CBO mentions the possibility of establishing a federal all-payer claims database that included standard pricing information. This type of database is a reporting tool that would include services billed by providers to insurers and how much these services cost in order for businesses and their insurers to better understand where they need to bargain for better prices. All-payer claims databases are currently required in 18 states; however, there are limitations to which insurance products are subject to state legislation, and a national database would circumvent that problem. In general, CBO expects transparency approaches to lead to relatively minor price reductions in the first decade with possible larger reductions later. 

The other major strategy reviewed by CBO was to cap either the level or the growth rate of prices administratively. This could involve setting maximum prices, capping the annual growth rate of prices, or taxing services when prices exceed a maximum amount. CBO cites the Health Savers Initiative policy option, Capping Hospital Prices, as one way to pursue this policy. This option examined the impact of capping commercial insurance prices for hospital services at 200 percent of the Medicare rate. Doing so would decrease commercial insurance costs by nearly a trillion dollars over a decade, leading to lower insurance premiums and beneficiary cost sharing while reducing federal deficits by over $200 billion. 

Estimated Savings from Capping Hospital Prices at 200% of Medicare

  Savings (2021-2030)
National Health Expenditures Reduction $1,014 billion
   
Private Sector Savings $987 billion
Premiums  $889 billion
Cost Sharing $99 billion
   
Federal Non-interest Spending (ACA Marketplace Subsidies) $26 billion
Federal Revenue (Taxation of Higher Wages) $179 billion
Total Federal Budget Deficit Reduction (including interest) $216 billion

Source: Health Savers Initiative. 

CBO also outlined numerous other ways that policymakers could reduce prices, including reducing the tax preferences for ESI (which could be done in a variety of ways) by capping the exclusion at income or payroll tax thresholds or eliminating the exclusion for the Medicare payroll tax.

Creating a federal public option for health insurance could also create competition in the individual marketplace and increase insurers' ability to negotiate lower provider rates, while other policies that would shift people from ESI towards the ACA marketplace would reduce average prices because plans in the individual insurance market tend to pay lower prices than employer plans.

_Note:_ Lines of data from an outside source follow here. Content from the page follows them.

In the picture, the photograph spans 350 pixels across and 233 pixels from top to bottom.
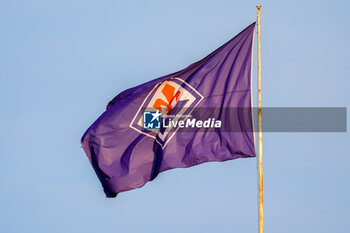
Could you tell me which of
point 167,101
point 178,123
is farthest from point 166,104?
point 178,123

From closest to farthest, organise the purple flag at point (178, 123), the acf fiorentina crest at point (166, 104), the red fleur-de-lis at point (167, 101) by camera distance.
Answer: the purple flag at point (178, 123)
the acf fiorentina crest at point (166, 104)
the red fleur-de-lis at point (167, 101)

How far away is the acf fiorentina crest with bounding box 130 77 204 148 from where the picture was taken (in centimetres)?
5125

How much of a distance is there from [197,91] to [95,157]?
6055 mm

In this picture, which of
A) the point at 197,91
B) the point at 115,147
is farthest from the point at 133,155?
the point at 197,91

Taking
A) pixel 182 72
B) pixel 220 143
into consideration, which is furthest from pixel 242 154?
pixel 182 72

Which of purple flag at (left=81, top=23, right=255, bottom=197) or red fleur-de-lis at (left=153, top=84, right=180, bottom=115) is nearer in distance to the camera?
purple flag at (left=81, top=23, right=255, bottom=197)

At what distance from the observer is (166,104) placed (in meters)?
51.9

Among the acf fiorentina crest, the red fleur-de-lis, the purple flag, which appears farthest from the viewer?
the red fleur-de-lis

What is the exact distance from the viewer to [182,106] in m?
51.6

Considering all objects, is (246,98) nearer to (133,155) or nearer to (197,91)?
(197,91)

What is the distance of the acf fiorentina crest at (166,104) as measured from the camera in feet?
168

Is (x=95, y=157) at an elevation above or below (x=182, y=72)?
Answer: below

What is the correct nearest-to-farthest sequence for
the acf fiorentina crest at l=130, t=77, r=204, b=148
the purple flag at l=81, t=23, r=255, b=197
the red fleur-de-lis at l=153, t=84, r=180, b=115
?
the purple flag at l=81, t=23, r=255, b=197 < the acf fiorentina crest at l=130, t=77, r=204, b=148 < the red fleur-de-lis at l=153, t=84, r=180, b=115

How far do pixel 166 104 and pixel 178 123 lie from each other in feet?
4.22
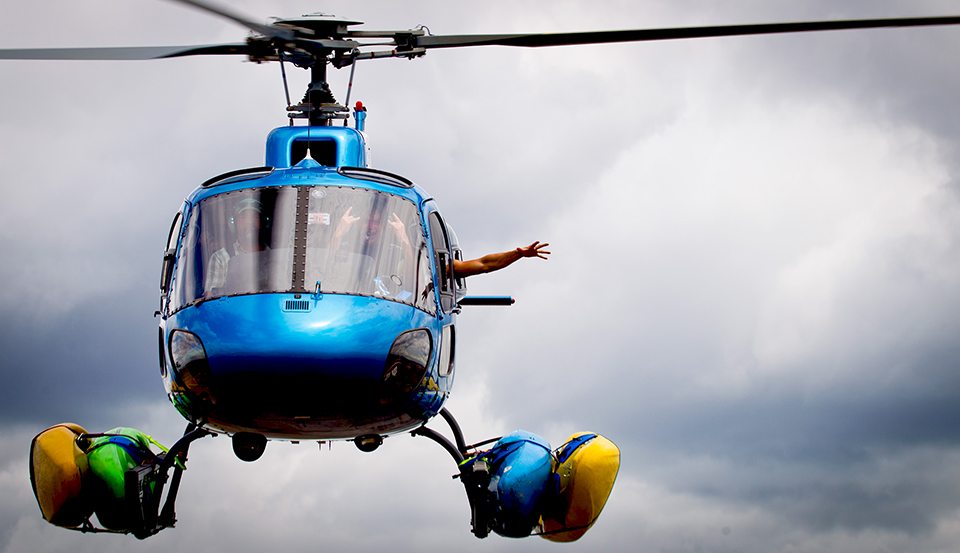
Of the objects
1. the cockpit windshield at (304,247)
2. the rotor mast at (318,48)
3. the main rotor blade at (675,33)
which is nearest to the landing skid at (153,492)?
the cockpit windshield at (304,247)

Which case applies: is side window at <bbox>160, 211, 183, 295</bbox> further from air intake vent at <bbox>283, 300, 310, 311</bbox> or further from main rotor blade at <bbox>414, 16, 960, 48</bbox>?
main rotor blade at <bbox>414, 16, 960, 48</bbox>

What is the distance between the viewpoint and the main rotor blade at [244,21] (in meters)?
21.5

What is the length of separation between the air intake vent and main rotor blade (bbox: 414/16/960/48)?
5155 millimetres

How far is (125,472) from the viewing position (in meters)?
25.8

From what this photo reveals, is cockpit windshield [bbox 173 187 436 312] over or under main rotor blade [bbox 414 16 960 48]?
under

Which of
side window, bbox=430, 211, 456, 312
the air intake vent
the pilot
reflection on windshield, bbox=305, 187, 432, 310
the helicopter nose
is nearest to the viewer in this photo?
the helicopter nose

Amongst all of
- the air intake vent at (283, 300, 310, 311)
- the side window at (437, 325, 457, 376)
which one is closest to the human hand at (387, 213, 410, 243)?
the side window at (437, 325, 457, 376)

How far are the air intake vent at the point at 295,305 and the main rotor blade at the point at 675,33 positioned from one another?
5.15m

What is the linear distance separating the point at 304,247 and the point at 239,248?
0.92 metres

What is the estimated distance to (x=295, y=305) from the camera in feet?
70.5

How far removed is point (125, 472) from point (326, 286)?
20.0 feet

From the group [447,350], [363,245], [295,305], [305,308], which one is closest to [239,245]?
[295,305]

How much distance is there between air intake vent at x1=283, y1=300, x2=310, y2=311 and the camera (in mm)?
21453

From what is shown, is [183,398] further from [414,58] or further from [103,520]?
[414,58]
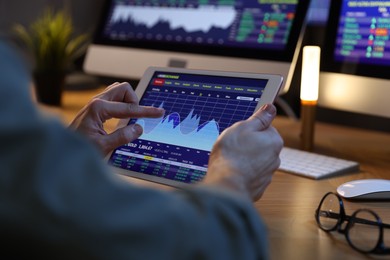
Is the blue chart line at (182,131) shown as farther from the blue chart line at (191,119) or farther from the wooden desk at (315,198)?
the wooden desk at (315,198)

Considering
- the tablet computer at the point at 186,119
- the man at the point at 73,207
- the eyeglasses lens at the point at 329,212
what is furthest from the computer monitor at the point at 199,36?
the man at the point at 73,207

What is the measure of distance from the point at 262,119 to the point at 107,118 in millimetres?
347

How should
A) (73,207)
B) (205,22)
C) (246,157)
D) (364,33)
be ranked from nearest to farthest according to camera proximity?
1. (73,207)
2. (246,157)
3. (364,33)
4. (205,22)

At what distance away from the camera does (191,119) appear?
1.11 m

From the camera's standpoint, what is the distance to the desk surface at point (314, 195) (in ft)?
2.78

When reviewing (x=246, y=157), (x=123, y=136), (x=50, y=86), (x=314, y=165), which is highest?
(x=246, y=157)

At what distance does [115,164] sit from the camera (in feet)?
3.75

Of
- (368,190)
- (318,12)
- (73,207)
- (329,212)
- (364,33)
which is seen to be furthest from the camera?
(318,12)

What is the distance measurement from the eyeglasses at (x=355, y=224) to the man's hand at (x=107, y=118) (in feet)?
1.13

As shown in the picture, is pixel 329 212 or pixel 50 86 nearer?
pixel 329 212

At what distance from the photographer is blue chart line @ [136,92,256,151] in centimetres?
106

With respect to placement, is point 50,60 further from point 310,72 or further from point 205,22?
point 310,72

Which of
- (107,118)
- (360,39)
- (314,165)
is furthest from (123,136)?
(360,39)

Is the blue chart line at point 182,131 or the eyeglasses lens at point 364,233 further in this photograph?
the blue chart line at point 182,131
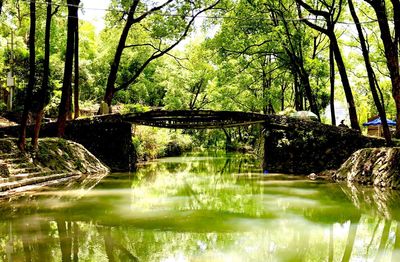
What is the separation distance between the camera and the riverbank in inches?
500

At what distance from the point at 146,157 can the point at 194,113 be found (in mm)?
8764

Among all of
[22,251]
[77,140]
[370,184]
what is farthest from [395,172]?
[77,140]

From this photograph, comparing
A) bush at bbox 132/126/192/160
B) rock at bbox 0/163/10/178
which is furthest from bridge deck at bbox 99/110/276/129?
rock at bbox 0/163/10/178

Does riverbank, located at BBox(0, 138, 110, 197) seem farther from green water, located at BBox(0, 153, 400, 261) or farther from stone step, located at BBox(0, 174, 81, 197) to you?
green water, located at BBox(0, 153, 400, 261)

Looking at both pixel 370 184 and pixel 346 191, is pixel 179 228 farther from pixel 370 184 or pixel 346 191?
pixel 370 184

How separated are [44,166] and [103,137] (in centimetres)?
591

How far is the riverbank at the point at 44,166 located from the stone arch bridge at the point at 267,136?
1.70 meters

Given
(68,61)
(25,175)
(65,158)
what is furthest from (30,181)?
(68,61)

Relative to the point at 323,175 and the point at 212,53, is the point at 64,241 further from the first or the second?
the point at 212,53

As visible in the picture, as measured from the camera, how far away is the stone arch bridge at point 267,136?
19250 millimetres

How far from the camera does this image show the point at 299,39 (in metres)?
22.6

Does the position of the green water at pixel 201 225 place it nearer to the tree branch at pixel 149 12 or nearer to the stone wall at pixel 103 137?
the stone wall at pixel 103 137

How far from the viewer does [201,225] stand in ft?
27.1

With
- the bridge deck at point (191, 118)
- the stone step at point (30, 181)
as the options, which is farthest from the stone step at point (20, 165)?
the bridge deck at point (191, 118)
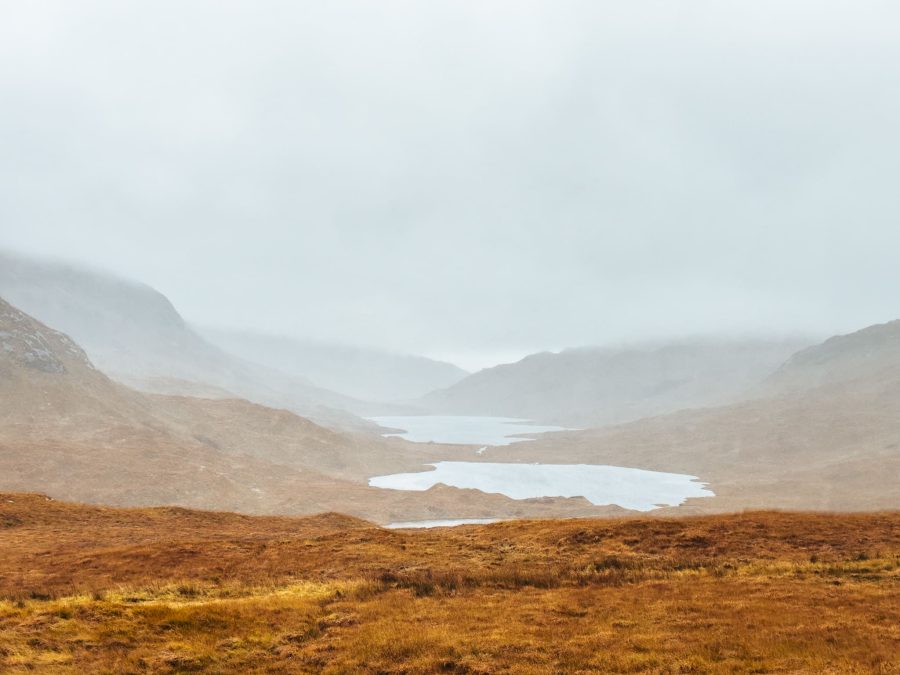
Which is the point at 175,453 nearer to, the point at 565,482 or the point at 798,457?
the point at 565,482

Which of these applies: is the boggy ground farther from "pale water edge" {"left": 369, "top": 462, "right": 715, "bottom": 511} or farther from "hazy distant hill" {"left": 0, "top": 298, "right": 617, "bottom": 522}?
"pale water edge" {"left": 369, "top": 462, "right": 715, "bottom": 511}

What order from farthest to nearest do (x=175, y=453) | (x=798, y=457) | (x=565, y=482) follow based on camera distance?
(x=798, y=457), (x=565, y=482), (x=175, y=453)

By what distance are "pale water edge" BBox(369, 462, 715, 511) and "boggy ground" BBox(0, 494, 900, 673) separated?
3513 inches

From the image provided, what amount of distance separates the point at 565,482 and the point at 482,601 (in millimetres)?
127035

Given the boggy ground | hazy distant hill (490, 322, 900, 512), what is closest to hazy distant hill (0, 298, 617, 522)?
hazy distant hill (490, 322, 900, 512)

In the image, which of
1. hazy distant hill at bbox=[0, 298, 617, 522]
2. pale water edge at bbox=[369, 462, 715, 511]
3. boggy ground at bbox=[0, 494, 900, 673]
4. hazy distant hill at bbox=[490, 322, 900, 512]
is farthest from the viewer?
pale water edge at bbox=[369, 462, 715, 511]

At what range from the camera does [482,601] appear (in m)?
21.0

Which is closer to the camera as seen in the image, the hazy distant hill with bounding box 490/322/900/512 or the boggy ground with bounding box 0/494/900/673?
the boggy ground with bounding box 0/494/900/673

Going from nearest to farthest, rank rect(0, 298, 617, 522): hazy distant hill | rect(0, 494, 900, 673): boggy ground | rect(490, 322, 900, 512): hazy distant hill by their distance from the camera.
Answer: rect(0, 494, 900, 673): boggy ground → rect(0, 298, 617, 522): hazy distant hill → rect(490, 322, 900, 512): hazy distant hill

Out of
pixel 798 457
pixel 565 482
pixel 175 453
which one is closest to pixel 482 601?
pixel 175 453

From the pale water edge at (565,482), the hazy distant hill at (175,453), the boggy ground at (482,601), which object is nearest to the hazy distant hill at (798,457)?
the pale water edge at (565,482)

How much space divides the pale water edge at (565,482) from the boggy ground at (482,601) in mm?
89234

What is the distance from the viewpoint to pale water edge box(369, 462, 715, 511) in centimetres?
12456

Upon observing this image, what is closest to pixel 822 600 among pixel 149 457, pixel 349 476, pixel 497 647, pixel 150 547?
pixel 497 647
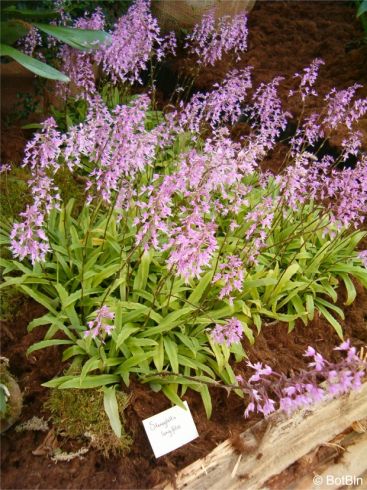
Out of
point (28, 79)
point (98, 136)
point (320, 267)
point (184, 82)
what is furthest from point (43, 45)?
point (320, 267)

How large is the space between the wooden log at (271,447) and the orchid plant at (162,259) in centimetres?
21

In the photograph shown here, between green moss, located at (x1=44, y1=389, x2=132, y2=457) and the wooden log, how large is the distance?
0.82ft

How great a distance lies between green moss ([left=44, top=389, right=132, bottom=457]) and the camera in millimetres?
2186

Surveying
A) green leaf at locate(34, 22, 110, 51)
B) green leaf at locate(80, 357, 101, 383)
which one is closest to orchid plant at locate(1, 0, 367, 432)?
green leaf at locate(80, 357, 101, 383)

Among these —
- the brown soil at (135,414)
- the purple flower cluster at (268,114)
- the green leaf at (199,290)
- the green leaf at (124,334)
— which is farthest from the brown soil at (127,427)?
the purple flower cluster at (268,114)

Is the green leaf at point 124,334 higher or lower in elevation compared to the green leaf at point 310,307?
lower

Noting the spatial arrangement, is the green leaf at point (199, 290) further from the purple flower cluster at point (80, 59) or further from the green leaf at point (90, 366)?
the purple flower cluster at point (80, 59)

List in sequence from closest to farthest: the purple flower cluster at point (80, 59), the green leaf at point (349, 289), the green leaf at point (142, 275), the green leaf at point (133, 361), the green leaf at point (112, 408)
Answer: the green leaf at point (112, 408), the green leaf at point (133, 361), the green leaf at point (142, 275), the green leaf at point (349, 289), the purple flower cluster at point (80, 59)

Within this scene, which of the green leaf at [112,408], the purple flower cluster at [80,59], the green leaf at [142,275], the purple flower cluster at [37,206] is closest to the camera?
the purple flower cluster at [37,206]

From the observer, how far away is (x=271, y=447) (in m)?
2.44

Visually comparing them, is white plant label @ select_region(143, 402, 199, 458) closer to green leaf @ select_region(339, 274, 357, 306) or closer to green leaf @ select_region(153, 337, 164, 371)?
green leaf @ select_region(153, 337, 164, 371)

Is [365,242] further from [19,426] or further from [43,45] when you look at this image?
[43,45]

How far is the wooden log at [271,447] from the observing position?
222 cm

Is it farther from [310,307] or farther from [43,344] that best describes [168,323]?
[310,307]
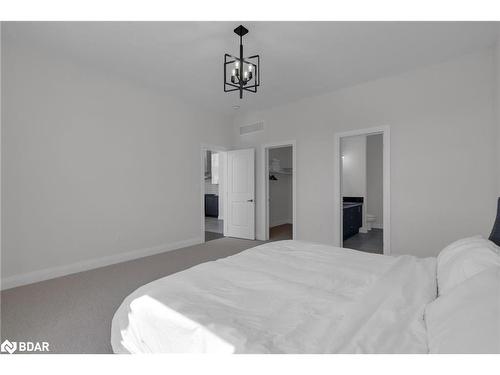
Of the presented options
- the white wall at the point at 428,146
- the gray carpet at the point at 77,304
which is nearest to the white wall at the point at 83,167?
the gray carpet at the point at 77,304

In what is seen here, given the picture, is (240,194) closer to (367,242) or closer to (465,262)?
(367,242)

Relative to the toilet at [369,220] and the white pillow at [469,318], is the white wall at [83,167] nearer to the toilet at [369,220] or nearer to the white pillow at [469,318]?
the white pillow at [469,318]

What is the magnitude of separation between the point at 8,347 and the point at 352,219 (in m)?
5.23

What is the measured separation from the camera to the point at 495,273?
3.37 feet

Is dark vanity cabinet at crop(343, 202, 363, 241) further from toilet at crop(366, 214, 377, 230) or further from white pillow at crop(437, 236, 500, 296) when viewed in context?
white pillow at crop(437, 236, 500, 296)

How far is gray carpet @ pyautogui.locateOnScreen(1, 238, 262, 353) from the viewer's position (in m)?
1.86

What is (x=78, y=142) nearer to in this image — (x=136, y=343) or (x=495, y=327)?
(x=136, y=343)

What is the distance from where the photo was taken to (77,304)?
2.40 meters

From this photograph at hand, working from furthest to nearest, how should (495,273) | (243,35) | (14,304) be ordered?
(243,35) < (14,304) < (495,273)

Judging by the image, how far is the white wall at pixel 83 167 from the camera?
112 inches

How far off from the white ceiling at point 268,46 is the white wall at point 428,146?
0.90ft

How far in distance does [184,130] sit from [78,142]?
1.77 m

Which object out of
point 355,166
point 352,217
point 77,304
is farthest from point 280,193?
point 77,304

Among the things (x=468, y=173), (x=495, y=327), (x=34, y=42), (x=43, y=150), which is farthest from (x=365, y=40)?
(x=43, y=150)
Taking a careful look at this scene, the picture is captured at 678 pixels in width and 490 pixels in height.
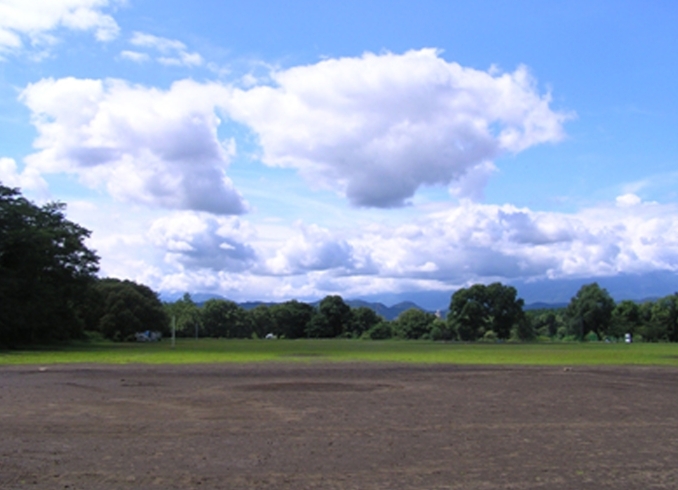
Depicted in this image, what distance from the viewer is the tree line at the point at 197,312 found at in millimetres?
62375

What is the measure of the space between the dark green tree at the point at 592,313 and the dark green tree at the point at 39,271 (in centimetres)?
9001

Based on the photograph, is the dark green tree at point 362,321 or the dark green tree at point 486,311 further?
the dark green tree at point 362,321

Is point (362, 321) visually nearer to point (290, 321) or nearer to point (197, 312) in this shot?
point (290, 321)

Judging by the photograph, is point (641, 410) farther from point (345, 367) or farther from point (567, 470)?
point (345, 367)

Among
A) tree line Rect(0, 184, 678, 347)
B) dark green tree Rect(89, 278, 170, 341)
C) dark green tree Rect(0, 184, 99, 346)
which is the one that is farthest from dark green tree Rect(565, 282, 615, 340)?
dark green tree Rect(0, 184, 99, 346)

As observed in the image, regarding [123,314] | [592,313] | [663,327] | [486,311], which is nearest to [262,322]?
[123,314]

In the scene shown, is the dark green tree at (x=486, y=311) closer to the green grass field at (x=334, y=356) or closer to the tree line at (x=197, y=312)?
the tree line at (x=197, y=312)

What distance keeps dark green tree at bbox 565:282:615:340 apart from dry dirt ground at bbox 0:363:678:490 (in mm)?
107275

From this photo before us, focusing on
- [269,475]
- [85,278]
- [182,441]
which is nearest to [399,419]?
[182,441]

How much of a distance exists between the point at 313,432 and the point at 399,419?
2721 mm

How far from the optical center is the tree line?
62375 millimetres

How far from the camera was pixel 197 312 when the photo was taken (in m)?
146

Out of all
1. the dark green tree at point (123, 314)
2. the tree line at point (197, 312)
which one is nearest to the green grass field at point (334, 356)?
the tree line at point (197, 312)

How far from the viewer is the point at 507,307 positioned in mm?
114062
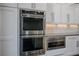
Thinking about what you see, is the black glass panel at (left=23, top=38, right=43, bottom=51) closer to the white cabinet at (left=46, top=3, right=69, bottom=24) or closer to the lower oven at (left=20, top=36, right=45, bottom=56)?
the lower oven at (left=20, top=36, right=45, bottom=56)

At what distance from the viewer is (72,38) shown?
2186mm

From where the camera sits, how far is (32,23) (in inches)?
80.3

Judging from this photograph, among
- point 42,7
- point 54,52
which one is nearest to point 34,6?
point 42,7

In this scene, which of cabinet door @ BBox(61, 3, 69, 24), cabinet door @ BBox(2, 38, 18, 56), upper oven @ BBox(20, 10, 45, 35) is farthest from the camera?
cabinet door @ BBox(61, 3, 69, 24)

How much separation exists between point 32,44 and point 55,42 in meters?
0.34

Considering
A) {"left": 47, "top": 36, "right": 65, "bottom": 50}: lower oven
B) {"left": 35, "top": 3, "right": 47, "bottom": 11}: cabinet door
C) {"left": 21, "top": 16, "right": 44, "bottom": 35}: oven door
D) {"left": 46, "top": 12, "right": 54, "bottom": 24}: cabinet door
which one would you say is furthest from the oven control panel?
{"left": 35, "top": 3, "right": 47, "bottom": 11}: cabinet door

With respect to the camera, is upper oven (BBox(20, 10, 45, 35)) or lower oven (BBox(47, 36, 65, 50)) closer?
upper oven (BBox(20, 10, 45, 35))

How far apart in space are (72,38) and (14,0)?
3.28 ft

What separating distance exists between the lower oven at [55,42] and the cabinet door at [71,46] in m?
0.08

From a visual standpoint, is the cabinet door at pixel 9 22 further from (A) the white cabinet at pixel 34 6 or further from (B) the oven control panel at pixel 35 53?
(B) the oven control panel at pixel 35 53

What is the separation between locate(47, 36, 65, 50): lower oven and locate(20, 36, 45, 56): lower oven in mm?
83

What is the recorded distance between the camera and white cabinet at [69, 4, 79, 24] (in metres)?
2.01

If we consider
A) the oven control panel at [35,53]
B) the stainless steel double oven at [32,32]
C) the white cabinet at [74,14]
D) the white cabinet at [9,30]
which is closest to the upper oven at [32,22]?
the stainless steel double oven at [32,32]

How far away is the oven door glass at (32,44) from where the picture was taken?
2017mm
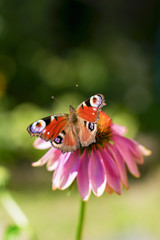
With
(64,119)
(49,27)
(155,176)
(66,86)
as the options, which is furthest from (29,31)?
(64,119)

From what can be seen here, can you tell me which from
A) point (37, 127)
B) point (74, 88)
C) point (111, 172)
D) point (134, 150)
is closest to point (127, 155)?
point (134, 150)

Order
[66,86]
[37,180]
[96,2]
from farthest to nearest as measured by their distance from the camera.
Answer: [96,2] → [66,86] → [37,180]

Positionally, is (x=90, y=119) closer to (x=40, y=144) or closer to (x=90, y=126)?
(x=90, y=126)

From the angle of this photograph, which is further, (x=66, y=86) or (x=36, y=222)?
(x=66, y=86)

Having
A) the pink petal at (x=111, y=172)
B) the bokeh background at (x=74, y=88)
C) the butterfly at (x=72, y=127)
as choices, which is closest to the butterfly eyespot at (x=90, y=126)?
the butterfly at (x=72, y=127)

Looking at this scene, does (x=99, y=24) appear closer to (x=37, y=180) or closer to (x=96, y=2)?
(x=96, y=2)

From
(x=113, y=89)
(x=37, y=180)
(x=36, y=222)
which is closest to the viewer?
(x=36, y=222)

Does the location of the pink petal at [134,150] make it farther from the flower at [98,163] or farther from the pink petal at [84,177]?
the pink petal at [84,177]
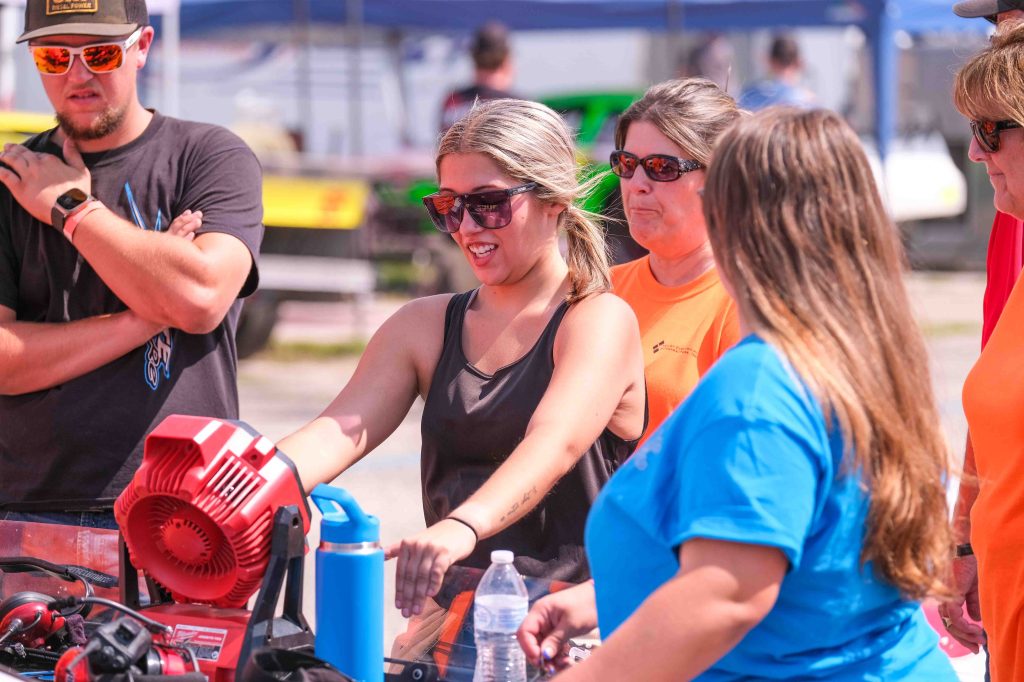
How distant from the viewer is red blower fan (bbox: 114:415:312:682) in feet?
6.27

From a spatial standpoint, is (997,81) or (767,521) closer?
(767,521)

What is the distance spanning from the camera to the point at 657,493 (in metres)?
1.61

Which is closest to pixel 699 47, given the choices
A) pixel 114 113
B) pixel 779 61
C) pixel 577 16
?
pixel 577 16

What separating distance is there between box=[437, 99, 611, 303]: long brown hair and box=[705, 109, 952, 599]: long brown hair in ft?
2.62

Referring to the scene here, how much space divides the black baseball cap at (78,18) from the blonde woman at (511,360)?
36.1 inches

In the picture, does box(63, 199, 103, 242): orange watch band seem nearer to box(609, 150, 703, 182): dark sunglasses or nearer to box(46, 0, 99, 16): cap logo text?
box(46, 0, 99, 16): cap logo text

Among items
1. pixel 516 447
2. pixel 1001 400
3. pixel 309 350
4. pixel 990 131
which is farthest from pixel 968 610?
pixel 309 350

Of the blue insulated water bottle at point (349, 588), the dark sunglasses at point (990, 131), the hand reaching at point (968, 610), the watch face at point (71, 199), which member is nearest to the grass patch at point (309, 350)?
the watch face at point (71, 199)

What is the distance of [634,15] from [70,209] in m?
11.5

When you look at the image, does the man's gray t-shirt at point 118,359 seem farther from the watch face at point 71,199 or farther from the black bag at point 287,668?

The report also notes that expanding telehealth access through continued coverage and promotion of cross-state licensure can put downward pressure on prices. However, as we have written in the past, expanding telehealth coverage potentially increases utilization and therefore might offset any savings. 

Lastly, CBO explains that prices could be lowered by increasing the number of physicians. The United States is currently in a physician shortage, which has driven up prices charged by physicians. However, because the majority of graduate medical education is financed by the federal government through Medicare, policies that increase medical residency slots might offset the savings of lower commercial prices without larger reforms. 

With the rapid growth in private and federal health care spending, this CBO report offers policymakers a range of solutions that would result in lower federal spending and overall reductions in national health expenditures.